▶ WRITTEN REQUEST: Reproduce every item below with "green tree" replaced by "tall tree" and all other text left unchanged. Omit the pictures from the output.

▶ RECORDED DATA:
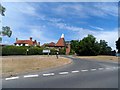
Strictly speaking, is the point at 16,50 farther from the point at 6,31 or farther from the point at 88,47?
the point at 6,31

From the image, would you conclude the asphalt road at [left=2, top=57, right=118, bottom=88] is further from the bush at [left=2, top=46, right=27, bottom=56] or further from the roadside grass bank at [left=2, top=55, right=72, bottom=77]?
the bush at [left=2, top=46, right=27, bottom=56]

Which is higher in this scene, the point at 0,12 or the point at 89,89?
the point at 0,12

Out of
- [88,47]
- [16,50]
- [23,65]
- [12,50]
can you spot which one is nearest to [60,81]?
[23,65]

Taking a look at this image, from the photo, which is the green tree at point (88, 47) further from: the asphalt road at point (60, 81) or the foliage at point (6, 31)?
the asphalt road at point (60, 81)

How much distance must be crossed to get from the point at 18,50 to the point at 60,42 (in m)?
77.9

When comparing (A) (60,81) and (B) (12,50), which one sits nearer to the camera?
(A) (60,81)

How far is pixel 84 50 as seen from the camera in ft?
348

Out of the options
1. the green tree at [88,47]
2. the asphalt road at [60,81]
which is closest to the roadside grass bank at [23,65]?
the asphalt road at [60,81]

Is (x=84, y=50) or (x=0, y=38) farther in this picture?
(x=84, y=50)

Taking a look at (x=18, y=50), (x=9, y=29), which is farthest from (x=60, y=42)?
(x=9, y=29)

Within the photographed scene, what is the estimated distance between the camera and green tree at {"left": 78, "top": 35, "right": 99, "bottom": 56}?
343ft

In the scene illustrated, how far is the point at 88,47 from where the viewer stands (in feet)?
344

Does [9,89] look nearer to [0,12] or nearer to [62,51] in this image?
[0,12]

▶ EXERCISE SOLUTION:
Strictly speaking, is the point at 16,50 farther from the point at 6,31 or farther from the point at 88,47?
the point at 6,31

From the image, would you conclude the asphalt road at [left=2, top=57, right=118, bottom=88] is further from the bush at [left=2, top=46, right=27, bottom=56] or further from the roadside grass bank at [left=2, top=55, right=72, bottom=77]?
the bush at [left=2, top=46, right=27, bottom=56]

Which is higher in this scene, the point at 0,12 or the point at 89,89?
the point at 0,12

Out of
- [88,47]
- [16,50]
- [23,65]
- [12,50]
can you spot which one is nearest to [60,81]?
[23,65]

Taking a look at this image, from the photo, which is the tall tree at point (88, 47) further from: the asphalt road at point (60, 81) or the foliage at point (6, 31)?
the asphalt road at point (60, 81)

How much distance must be crossed to get from the point at 18,50 to the point at 60,42 (in m)?
77.9

When comparing (A) (60,81) and (B) (12,50), which one sits nearer to the camera?
(A) (60,81)

How far is pixel 84 50 as seen from the camera in ft?
348

Out of the options
1. the tall tree at [88,47]
2. the asphalt road at [60,81]
which is closest to the roadside grass bank at [23,65]?
the asphalt road at [60,81]

Is (x=84, y=50) or (x=0, y=38) farther in this picture?
(x=84, y=50)

Taking a look at (x=18, y=50), (x=9, y=29), which is farthest from (x=60, y=42)?
(x=9, y=29)

Within the photographed scene, what is the estimated distance between the camera and tall tree at {"left": 78, "top": 35, "right": 99, "bottom": 56}?
343ft

In the scene illustrated, how far is the point at 88,47 from where the viewer stands (in feet)?
344

Does [9,89] look nearer to [0,12] or nearer to [62,51] in this image?
[0,12]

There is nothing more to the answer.